### Data supplied
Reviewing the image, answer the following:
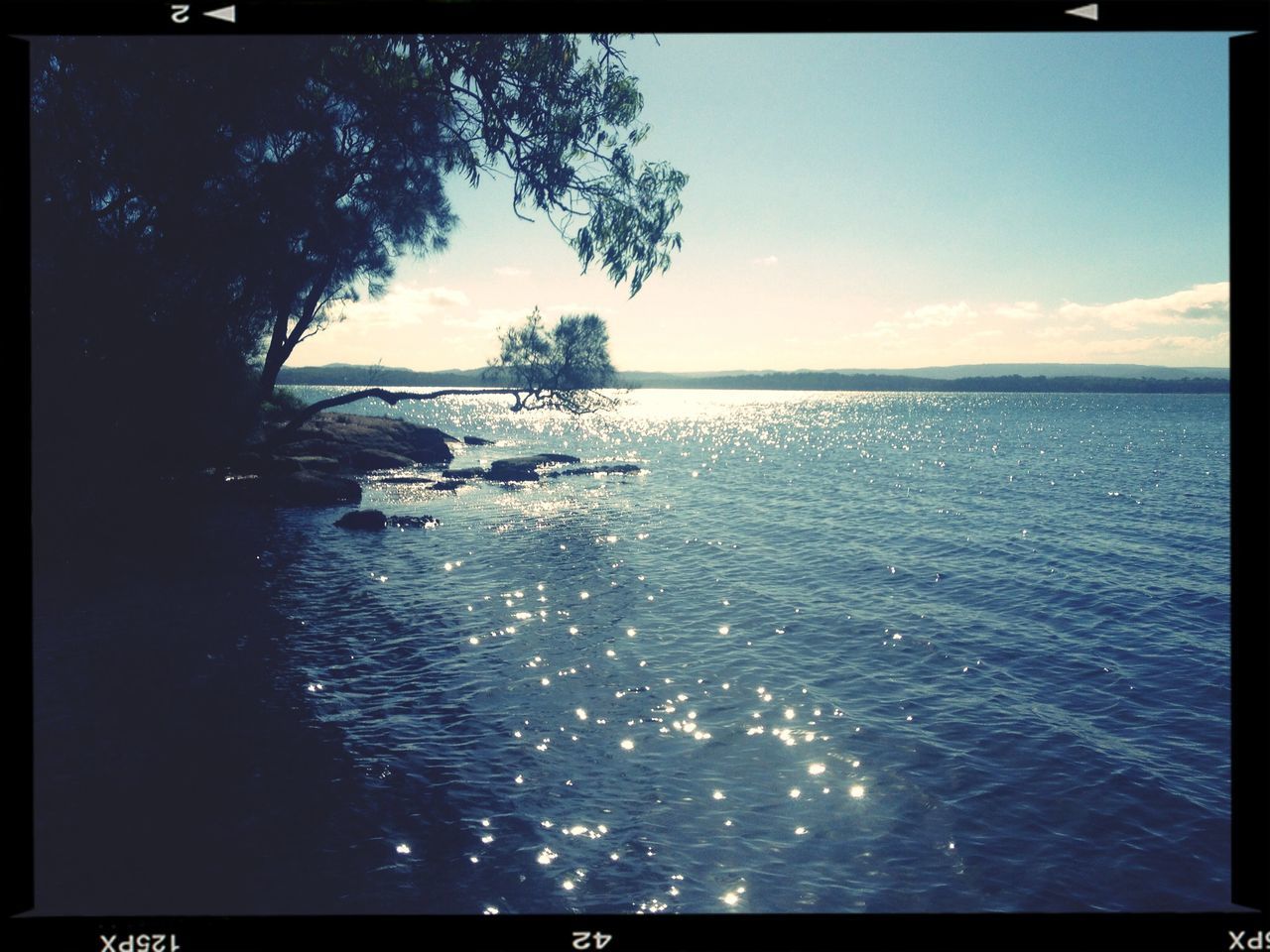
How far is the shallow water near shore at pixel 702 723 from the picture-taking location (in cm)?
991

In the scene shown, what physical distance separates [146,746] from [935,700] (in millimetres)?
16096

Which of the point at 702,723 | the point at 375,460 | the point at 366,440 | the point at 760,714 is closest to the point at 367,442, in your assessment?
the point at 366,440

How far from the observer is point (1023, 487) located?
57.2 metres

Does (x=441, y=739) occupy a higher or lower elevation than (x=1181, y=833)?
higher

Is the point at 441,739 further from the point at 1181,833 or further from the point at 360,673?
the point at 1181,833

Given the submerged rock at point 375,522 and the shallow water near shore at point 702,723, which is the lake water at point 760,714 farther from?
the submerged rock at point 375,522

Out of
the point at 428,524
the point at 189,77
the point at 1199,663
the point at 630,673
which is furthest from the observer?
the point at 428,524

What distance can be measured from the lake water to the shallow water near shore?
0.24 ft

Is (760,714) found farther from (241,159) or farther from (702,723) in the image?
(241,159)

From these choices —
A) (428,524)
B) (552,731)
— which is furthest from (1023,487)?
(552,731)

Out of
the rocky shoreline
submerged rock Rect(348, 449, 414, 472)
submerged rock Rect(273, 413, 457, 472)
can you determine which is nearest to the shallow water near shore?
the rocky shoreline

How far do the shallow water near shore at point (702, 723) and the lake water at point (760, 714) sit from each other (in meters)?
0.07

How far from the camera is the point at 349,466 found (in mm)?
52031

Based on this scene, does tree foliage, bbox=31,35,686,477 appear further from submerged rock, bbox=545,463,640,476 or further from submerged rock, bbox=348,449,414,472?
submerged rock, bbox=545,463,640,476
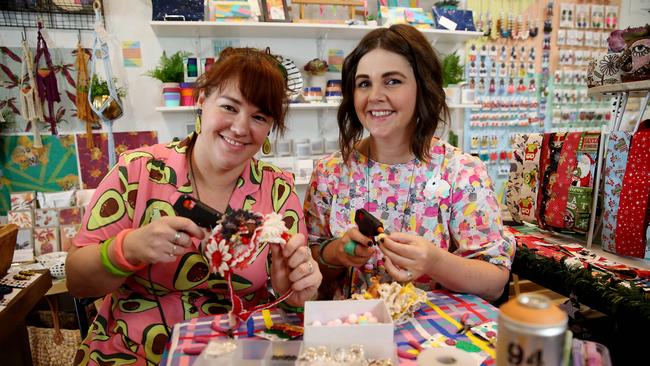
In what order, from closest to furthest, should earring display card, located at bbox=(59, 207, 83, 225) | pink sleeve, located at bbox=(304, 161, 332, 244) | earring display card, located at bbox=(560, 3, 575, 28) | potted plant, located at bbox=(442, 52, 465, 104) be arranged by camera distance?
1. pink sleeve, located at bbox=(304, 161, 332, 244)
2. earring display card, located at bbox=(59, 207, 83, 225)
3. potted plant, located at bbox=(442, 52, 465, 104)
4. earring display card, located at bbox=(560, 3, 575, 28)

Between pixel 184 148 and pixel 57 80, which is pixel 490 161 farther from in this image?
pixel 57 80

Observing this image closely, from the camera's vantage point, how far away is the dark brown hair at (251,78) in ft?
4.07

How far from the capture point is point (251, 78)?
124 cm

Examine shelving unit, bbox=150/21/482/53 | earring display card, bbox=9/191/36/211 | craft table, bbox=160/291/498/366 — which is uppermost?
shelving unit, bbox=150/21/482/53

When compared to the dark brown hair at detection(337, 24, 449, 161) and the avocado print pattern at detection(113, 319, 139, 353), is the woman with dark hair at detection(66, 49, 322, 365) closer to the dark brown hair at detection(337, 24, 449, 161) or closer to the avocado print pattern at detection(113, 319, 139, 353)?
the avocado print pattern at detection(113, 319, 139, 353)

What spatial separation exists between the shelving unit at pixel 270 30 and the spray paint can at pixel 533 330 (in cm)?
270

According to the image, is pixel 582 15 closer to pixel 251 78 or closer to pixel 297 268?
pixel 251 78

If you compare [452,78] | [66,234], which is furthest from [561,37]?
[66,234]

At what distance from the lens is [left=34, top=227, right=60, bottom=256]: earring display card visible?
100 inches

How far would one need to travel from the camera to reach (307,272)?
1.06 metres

### Exercise directions
Reproduce all of the data above verbatim, line for line, omitting the pictures.

### Finished exercise
Reviewing the image, answer the following:
How far is the shallow water near shore at pixel 702 723 from the picture-taking location (in cm)?
991

In the scene shown, what physical distance separates [146,746] from [935,700] (in millimetres)?
16096

Which of the point at 702,723 | the point at 375,460 | the point at 366,440 | the point at 760,714 is closest to the point at 367,442, in your assessment?
the point at 366,440

How far from the observer is point (1023, 487) located?
57.2 metres

Does (x=441, y=739) occupy a higher or lower elevation than (x=1181, y=833)?
higher

Is the point at 441,739 further from the point at 1181,833 or further from the point at 360,673?
the point at 1181,833

Given the submerged rock at point 375,522 and the shallow water near shore at point 702,723, which is the lake water at point 760,714 farther from?
the submerged rock at point 375,522

Out of
the point at 428,524
the point at 189,77
the point at 1199,663
the point at 630,673
which is furthest from the observer?
the point at 428,524

What distance can be measured from the lake water to the shallow water near shore?
0.24 ft

Is (760,714) found farther from (241,159) or farther from (702,723) in the image?
(241,159)

From these choices —
A) (428,524)
B) (552,731)
— which is furthest from (1023,487)?
(552,731)

Out of
the rocky shoreline
submerged rock Rect(348, 449, 414, 472)
submerged rock Rect(273, 413, 457, 472)
can you determine which is nearest to the shallow water near shore?
the rocky shoreline

How far do the shallow water near shore at point (702, 723) and the lake water at point (760, 714) sit from each other (in meters)?
0.07

How far from the camera is the point at 349,466 found (in mm)?
52031

Based on this scene, does tree foliage, bbox=31,35,686,477 appear further from submerged rock, bbox=545,463,640,476 or further from submerged rock, bbox=348,449,414,472?
submerged rock, bbox=545,463,640,476
In what order, from closest to furthest, should earring display card, located at bbox=(59, 207, 83, 225) | pink sleeve, located at bbox=(304, 161, 332, 244) | earring display card, located at bbox=(560, 3, 575, 28) | potted plant, located at bbox=(442, 52, 465, 104) be arranged by camera distance?
1. pink sleeve, located at bbox=(304, 161, 332, 244)
2. earring display card, located at bbox=(59, 207, 83, 225)
3. potted plant, located at bbox=(442, 52, 465, 104)
4. earring display card, located at bbox=(560, 3, 575, 28)

Between pixel 184 148 and pixel 57 80, which is pixel 490 161 farther from in this image?
pixel 57 80

Observing this image closely, from the camera's vantage point, how far away is the dark brown hair at (251,78) in ft?
4.07

How far from the capture point is point (251, 78)?
124 cm

Examine shelving unit, bbox=150/21/482/53 | earring display card, bbox=9/191/36/211 | craft table, bbox=160/291/498/366 — which is uppermost?
shelving unit, bbox=150/21/482/53

When compared to the dark brown hair at detection(337, 24, 449, 161) and the avocado print pattern at detection(113, 319, 139, 353), is the woman with dark hair at detection(66, 49, 322, 365) closer to the dark brown hair at detection(337, 24, 449, 161) or closer to the avocado print pattern at detection(113, 319, 139, 353)?
the avocado print pattern at detection(113, 319, 139, 353)

What spatial separation exists between the shelving unit at pixel 270 30 and the spray paint can at pixel 533 330 (in cm)?
270

According to the image, is pixel 582 15 closer to pixel 251 78 or closer to pixel 297 268?
pixel 251 78

If you compare [452,78] | [66,234], which is furthest from [561,37]?
[66,234]

At what distance from the lens is [left=34, top=227, right=60, bottom=256]: earring display card visible?
100 inches

How far would one need to travel from the camera to reach (307,272)?
1.06 metres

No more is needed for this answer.